COUNCIL taxes may have to rise to plug a £2m "black hole" caused by the housing slump, the Tories claimed last night.

They produced new figures revealing just how much local authority finances across the region had been hit by the ongoing property market crash.

Councils in Merseyside, north Cheshire and West Lancashire reported that they expected to lose £0.72m in land charges – fees paid by homebuyers who are keen to research the planning history of a property.

A further £1.19m was forecast to disappear from revenues from planning fees, charged for planning permission for new developments, extensions and conversions – making a total loss of £1.91m.

Furthermore, the overall loss is likely to be much larger, because many authorities only provided one figure – while Wirral, St Helens, Cheshire County and Chester City did not reply at all.

Grant Shapps, the Conservative housing spokesman, said: "Local authorities up and down the country are facing up to the hidden costs of Gordon Brown's boom and bust. "This black hole in local government finance is extremely worrying as it means potentially higher council taxes and increased fees."
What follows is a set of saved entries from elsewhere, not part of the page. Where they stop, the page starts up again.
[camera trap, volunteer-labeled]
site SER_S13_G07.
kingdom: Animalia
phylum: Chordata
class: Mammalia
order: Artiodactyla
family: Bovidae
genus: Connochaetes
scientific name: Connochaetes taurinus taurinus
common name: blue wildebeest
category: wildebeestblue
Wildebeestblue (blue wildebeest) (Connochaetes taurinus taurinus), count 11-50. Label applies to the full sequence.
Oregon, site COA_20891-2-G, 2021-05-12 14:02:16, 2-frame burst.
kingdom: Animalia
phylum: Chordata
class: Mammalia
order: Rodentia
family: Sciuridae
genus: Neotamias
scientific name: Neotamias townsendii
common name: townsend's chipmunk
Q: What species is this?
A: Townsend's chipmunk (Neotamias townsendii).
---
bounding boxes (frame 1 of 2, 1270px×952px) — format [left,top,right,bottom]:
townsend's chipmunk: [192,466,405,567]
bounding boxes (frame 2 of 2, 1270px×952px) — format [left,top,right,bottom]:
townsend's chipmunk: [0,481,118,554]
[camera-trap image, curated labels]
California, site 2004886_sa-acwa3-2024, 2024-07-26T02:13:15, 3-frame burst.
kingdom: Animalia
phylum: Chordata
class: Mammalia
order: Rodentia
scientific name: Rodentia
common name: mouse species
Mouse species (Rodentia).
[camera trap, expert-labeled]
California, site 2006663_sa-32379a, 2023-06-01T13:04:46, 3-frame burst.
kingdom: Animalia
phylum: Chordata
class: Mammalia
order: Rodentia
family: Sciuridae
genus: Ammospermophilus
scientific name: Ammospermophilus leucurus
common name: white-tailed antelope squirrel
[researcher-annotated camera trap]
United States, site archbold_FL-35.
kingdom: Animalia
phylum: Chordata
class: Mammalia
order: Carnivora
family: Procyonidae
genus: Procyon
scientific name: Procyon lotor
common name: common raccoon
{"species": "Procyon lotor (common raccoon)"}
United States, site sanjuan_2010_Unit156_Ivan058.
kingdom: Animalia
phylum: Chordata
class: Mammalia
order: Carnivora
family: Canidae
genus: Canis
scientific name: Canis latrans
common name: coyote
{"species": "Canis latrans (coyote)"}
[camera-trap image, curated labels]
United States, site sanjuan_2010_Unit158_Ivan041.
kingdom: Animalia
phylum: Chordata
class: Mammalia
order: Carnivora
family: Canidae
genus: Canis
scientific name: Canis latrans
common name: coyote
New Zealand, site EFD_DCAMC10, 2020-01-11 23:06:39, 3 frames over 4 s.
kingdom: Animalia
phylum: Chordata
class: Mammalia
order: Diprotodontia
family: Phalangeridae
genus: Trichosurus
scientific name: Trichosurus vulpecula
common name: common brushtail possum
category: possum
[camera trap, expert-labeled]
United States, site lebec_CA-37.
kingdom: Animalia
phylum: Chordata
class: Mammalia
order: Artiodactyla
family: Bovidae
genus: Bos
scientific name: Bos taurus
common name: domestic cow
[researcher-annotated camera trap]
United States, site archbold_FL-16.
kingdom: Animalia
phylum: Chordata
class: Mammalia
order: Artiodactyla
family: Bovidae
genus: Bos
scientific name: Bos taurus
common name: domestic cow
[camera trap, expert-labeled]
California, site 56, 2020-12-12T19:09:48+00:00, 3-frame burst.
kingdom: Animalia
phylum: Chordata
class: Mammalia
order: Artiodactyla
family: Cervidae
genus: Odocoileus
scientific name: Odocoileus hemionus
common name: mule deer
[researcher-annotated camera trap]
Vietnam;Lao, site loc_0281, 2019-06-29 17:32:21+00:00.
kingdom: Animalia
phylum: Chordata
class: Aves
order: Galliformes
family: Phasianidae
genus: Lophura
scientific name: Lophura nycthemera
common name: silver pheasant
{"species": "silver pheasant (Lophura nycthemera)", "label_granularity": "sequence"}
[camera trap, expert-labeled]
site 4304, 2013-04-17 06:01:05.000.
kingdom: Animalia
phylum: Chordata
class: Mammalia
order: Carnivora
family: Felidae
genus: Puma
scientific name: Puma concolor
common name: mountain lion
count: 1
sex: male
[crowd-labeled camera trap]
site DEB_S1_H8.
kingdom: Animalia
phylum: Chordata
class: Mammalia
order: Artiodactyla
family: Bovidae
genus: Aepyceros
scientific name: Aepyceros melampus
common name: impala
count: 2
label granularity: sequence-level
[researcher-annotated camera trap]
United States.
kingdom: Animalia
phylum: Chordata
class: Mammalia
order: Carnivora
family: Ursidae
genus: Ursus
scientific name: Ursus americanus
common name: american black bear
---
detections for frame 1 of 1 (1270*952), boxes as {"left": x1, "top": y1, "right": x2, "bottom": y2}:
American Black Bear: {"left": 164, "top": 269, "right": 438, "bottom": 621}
But Liverpool City Council – which expected to lose £319,217 – dismissed any fears of a council tax hike, insisting it had "accounted for this in our budget forecasts".

A spokesman added: "In common with every local authority, Liverpool has seen a drop in income from planning applications and land charges due to the impact of the credit crunch.

"We expect income will increase again when the recovery starts and confidence returns to the housing and commercial property market."